A top Trump transition aide on Thursday said the president-elect would “benefit tremendously” by having both his daughter, Ivanka, and her husband, Jared Kushner, serve in the next administration.
“I think we would benefit tremendously by having them inside the administration if, in fact, that can happen,” Kellyanne Conway told reporters at Trump Tower. “Ivanka is incredibly committed to women in the workplace, women in the economy [and] women entrepreneurs.”
Kushner and Ivanka were both deeply involved in Trump’s presidential campaign and have continued to play major roles during the transition process. The couple and their three children are expected to relocate to Washington before Trump enters the Oval Office Jan. 20, according to multiple reports earlier this month.
“Ivanka and Jared will make their own announcement and decision in due course,” Conway told reporters when asked if Trump’s eldest daughter is hunting for a new home in the nation’s capital.
The exact roles Ivanka and Kushner might play in the next administration remain largely unknown, particularly as legal questions about existing nepotism laws have yet to be answered definitively. An anti-nepotism law passed by Congress in 1967 says public officials “may not appoint, employ, promote, advance, or advocate for appointment, employment, promotion, or advancement, in or to a civilian position in the agency in which he is serving or over which he exercises jurisdiction or control any individual who is a relative of the public official.”

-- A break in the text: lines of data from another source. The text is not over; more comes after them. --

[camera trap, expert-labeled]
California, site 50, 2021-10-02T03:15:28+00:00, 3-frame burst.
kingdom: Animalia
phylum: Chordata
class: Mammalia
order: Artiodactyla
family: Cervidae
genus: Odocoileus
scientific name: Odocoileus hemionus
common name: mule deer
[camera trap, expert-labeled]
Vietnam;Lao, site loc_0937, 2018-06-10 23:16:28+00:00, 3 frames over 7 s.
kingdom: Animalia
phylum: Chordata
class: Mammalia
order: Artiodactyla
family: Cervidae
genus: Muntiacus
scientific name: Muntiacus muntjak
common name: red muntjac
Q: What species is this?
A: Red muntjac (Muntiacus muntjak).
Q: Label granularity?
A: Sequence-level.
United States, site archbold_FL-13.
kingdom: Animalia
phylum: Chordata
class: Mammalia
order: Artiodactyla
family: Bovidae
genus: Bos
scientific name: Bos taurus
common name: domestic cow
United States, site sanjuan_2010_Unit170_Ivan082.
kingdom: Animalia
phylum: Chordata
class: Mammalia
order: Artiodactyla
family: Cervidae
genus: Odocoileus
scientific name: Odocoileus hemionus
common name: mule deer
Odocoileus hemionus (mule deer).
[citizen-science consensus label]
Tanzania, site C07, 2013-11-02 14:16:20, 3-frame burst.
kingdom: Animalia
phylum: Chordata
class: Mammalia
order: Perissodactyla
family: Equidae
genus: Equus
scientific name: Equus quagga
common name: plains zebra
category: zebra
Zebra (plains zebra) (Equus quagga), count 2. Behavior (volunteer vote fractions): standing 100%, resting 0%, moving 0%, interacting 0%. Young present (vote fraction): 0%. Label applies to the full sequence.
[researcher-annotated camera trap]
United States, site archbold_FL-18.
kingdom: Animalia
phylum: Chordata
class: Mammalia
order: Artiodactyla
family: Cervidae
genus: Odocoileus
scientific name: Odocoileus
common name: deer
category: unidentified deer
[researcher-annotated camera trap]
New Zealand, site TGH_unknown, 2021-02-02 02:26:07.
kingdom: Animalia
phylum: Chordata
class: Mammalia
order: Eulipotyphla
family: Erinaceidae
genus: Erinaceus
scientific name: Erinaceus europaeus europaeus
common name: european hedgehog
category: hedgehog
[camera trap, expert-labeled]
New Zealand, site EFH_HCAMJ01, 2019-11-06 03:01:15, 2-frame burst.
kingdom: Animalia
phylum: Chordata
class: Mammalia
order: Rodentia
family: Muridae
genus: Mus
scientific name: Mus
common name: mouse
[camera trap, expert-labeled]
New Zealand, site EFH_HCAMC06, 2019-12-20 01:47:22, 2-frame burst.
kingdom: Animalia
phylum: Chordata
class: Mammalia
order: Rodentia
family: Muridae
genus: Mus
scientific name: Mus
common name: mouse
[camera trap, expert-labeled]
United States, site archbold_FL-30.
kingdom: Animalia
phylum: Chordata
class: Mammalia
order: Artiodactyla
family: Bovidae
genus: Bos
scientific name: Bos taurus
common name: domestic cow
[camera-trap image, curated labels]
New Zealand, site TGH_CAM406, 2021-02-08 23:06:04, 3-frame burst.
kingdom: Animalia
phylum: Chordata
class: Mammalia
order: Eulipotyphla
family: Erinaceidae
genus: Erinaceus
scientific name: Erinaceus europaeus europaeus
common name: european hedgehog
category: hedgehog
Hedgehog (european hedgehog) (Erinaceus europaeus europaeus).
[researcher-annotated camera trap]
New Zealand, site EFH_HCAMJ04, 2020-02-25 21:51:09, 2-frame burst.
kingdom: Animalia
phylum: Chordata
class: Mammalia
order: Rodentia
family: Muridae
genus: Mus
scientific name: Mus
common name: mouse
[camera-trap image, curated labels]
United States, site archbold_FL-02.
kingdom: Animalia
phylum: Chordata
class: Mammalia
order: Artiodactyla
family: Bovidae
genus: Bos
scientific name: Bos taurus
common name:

The 1967 law was in response to President John F. Kennedy making his brother attorney general, though it did not prevent first lady Hillary Clinton from chairing her husband’s healthcare reform task force during the 1990s.
Trump had planned to discuss the roles, if any, Ivanka and his two eldest sons might play in his business empire going forward on Thursday, but the previously scheduled press conference has been delayed until January, suggesting the president-elect’s legal team is still determining what kind of involvement his children could have in his administration.